Assignment: Can you transcribe the text of every record below character for character, leaving the pictures out of your answer?

Short descriptive text snippets

----

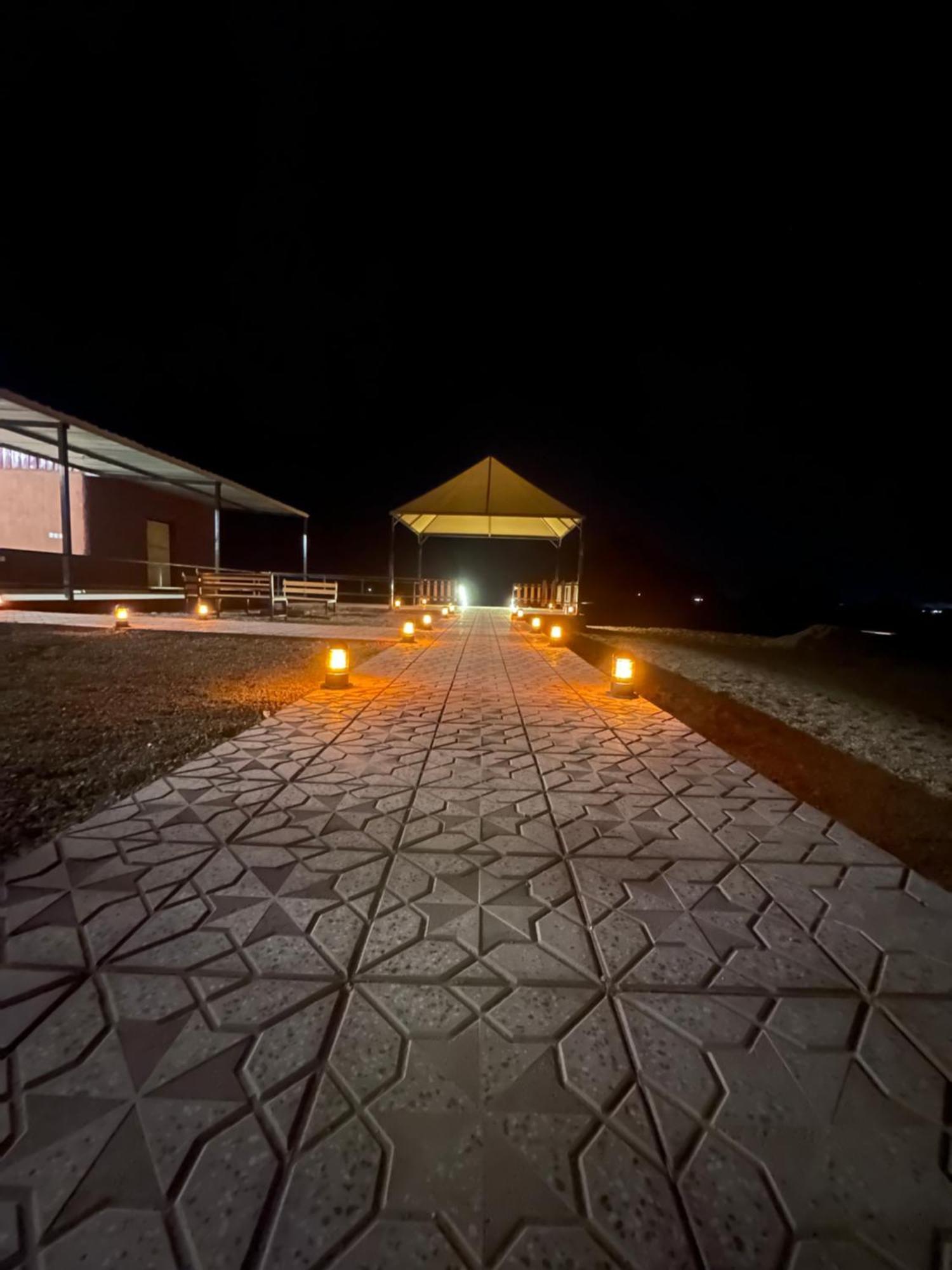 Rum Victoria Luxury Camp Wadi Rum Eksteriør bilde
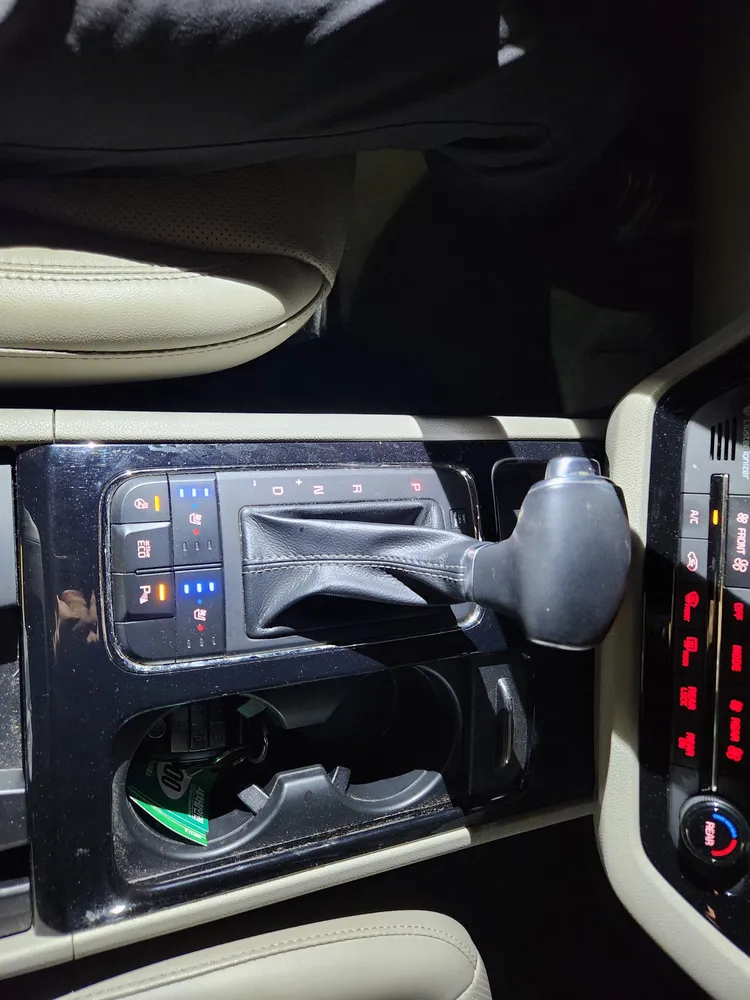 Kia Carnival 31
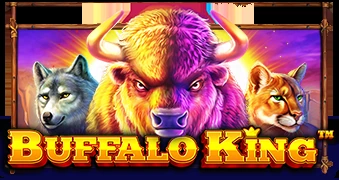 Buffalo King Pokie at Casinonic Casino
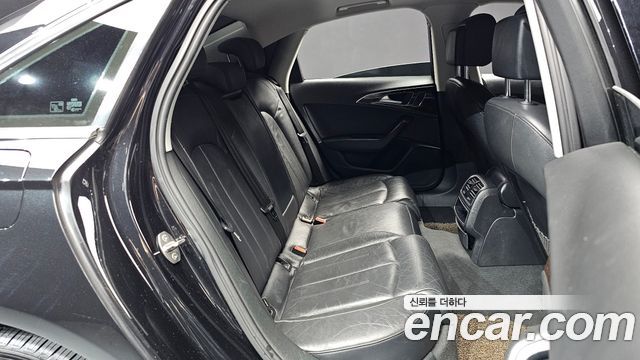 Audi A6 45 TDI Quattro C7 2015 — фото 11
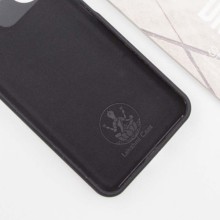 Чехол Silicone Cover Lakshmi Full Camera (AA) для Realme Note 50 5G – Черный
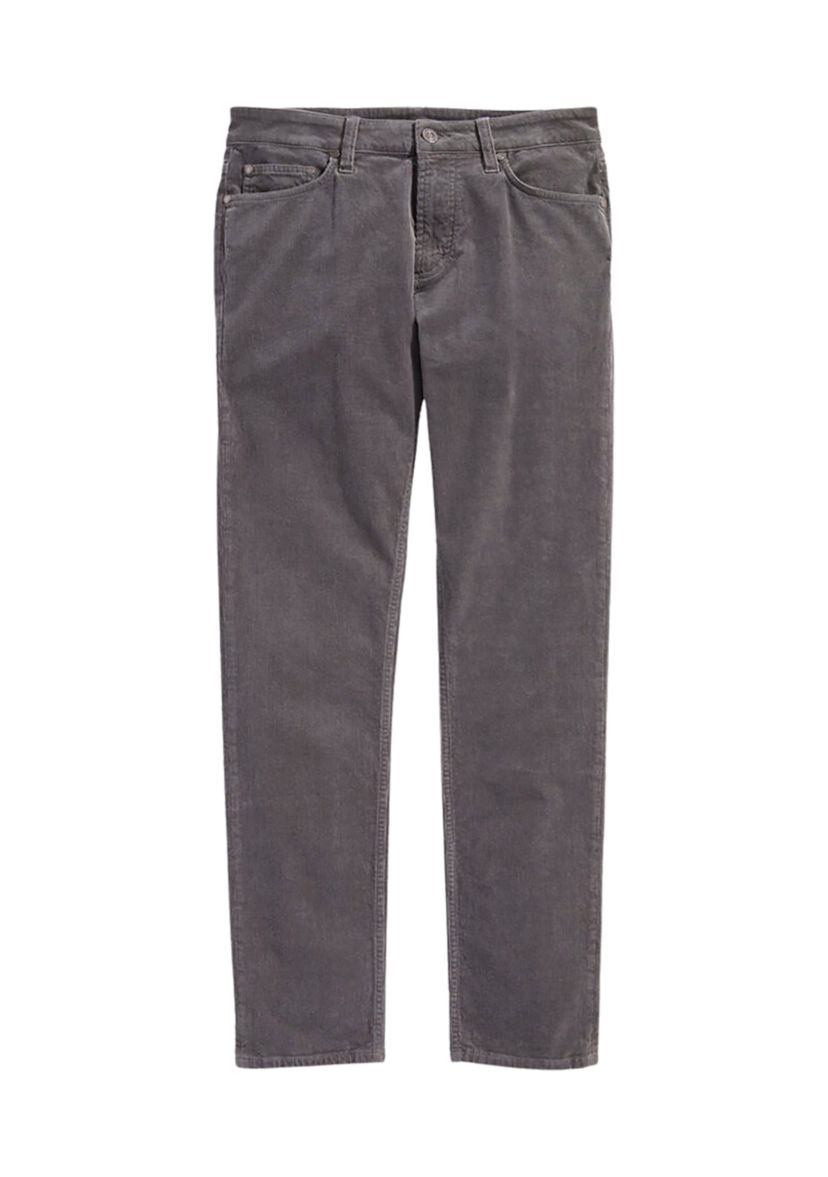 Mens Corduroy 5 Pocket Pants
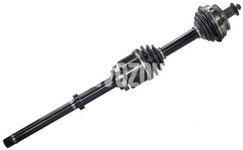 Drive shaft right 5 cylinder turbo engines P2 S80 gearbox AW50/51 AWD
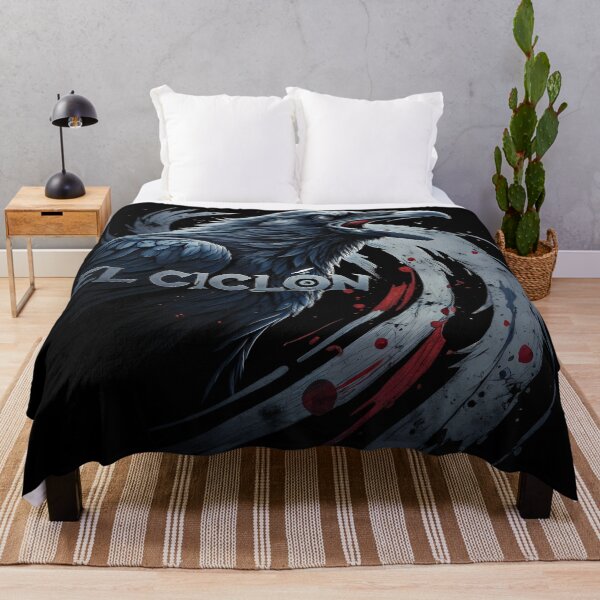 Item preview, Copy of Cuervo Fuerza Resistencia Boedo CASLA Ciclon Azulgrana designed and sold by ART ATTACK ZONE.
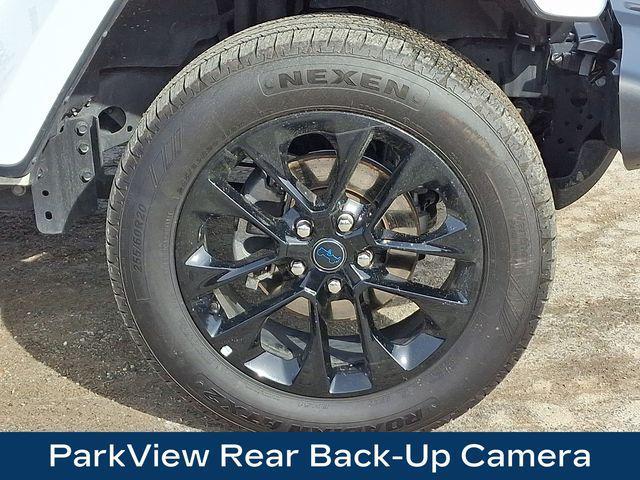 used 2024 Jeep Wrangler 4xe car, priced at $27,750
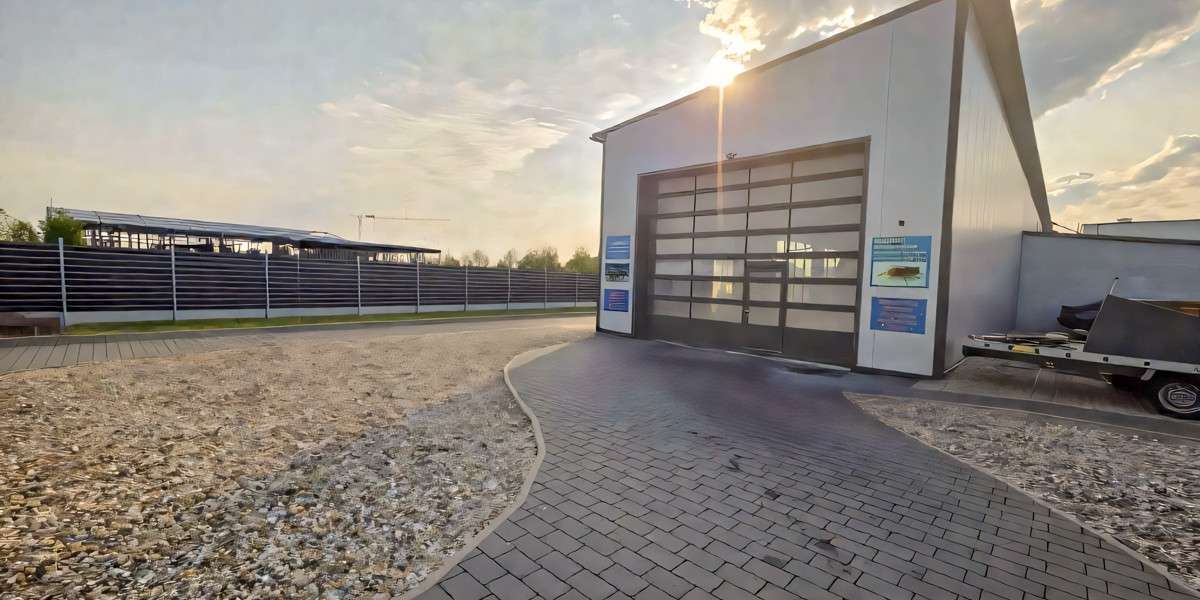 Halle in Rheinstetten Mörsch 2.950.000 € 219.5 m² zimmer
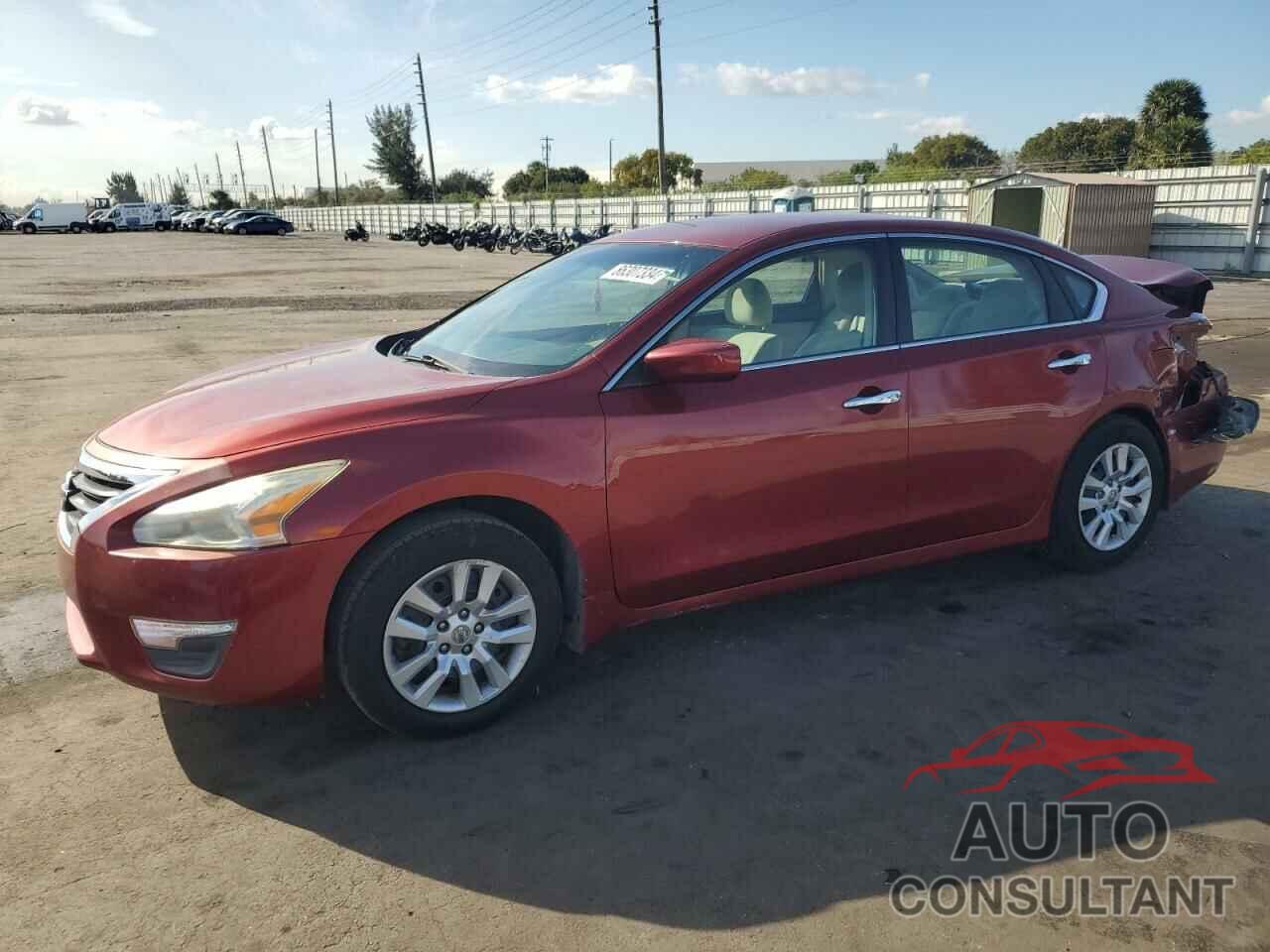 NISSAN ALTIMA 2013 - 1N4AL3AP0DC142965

----

Answer to the problem:
 Rum Victoria Luxury Camp Wadi Rum Eksteriør bilde
 Kia Carnival 31
 Buffalo King Pokie at Casinonic Casino
 Audi A6 45 TDI Quattro C7 2015 — фото 11
 Чехол Silicone Cover Lakshmi Full Camera (AA) для Realme Note 50 5G – Черный
 Mens Corduroy 5 Pocket Pants
 Drive shaft right 5 cylinder turbo engines P2 S80 gearbox AW50/51 AWD
 Item preview, Copy of Cuervo Fuerza Resistencia Boedo CASLA Ciclon Azulgrana designed and sold by ART ATTACK ZONE.
 used 2024 Jeep Wrangler 4xe car, priced at $27,750
 Halle in Rheinstetten Mörsch 2.950.000 € 219.5 m² zimmer
 NISSAN ALTIMA 2013 - 1N4AL3AP0DC142965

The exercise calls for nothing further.